後世、沸流百済の歴史が抹殺され、倭が日本列島であるとの認識が定着するにつれ、倭=沸流百済が倭としてのみ認識されるようになり、それに伴って、倭が韓地を支配していたという結果だけが残ることになったと思われる。とんでもない錯覚というほかなく、史実が忘却の彼方に押しやられてしまったとしか言いようがない。
何回でも強調しておきたいのだが、偽史を定着させたのが、平安時代の「日本紀講筵と竟宴」という宮廷行事の学習と思われるのだ。そうした学習では、神功の新羅征伐とか任那復興などが自慢げに語られ、民族意識を高揚したと思われる。そうしたことによって、『日本書紀』の小説のような記述が史実と見なされ、歴史となって定着したと考えられる。
〔用明紀〕
用明に百済琳聖太子のイメージ
用明は、熱心な仏教信仰派であるかのごとく論述されているが、実際は仏法を信じたとあるものの、神道を尊んだとあるように、熱心な崇仏派ではなかったことを明らかにした。それは、蘇我氏とは一定の距離を保っていたことを意味するものだ。

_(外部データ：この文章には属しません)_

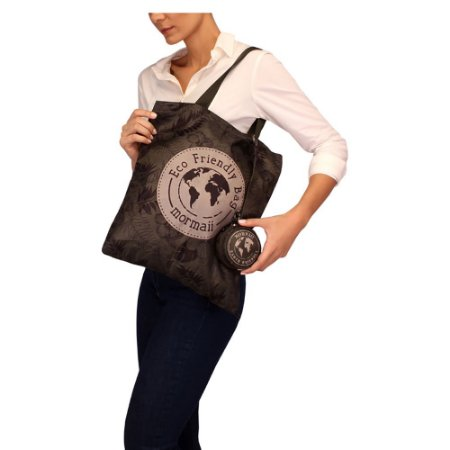 Bolsa Feminina Eco Friendly - Mormaii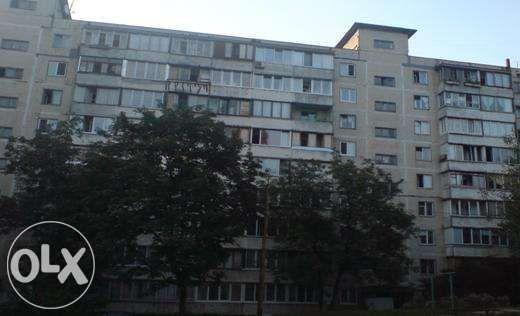 Фото 2 - Продам квартиру Киев, Воздухофлотский пр-т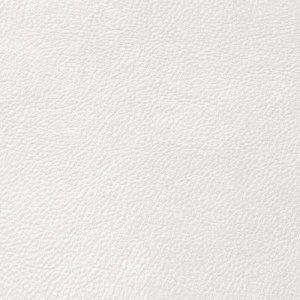 Тумба для обуви Лайт, 1055х315х510, Дуб сонома/Белый/Белый кожзам
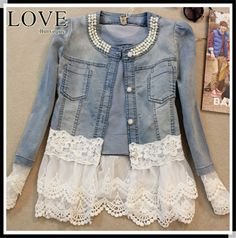 [Lace Beading Jacket]New 2015 lace Jeans Coats Long Sleeve Light Blue Jacket jaqueta feminina jeans jacket women chaquetas mujer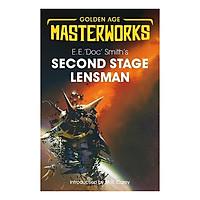Second Stage Lensmen - Golden Age Masterworks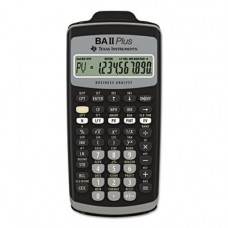BAIIPlus Financial Calculator, 10-Digit LCD, Sold as 2 Each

蘇我氏は、自分の娘の王子がいずれも、大王に即位する近距離の位置にあるという地位を確保し、当時の朝廷に絶大な影響力があったと思われる。それは、韓地の温祚百済の意を体得した蘇我氏の勝利ともいうべきもので、物部氏や中臣氏など倭=沸流百済の有力氏族は滅亡というに近い状態に陥ったのだ。
欽明の王子である穴穂部王子も、敏達正妃の穴穂部間人姫の実弟であり、大王位を窺える近い位置にあったと思われる。その証拠に、穴穂部王子の実弟である泊瀬部王子(崇峻)が大王に即位しているからだ。穴穂部王子は、旧来の倭=沸流百済の有力氏族をバックにしたがゆえに、韓地の温祚百済をバックにした新興の蘇我氏に敗北し、消え去った。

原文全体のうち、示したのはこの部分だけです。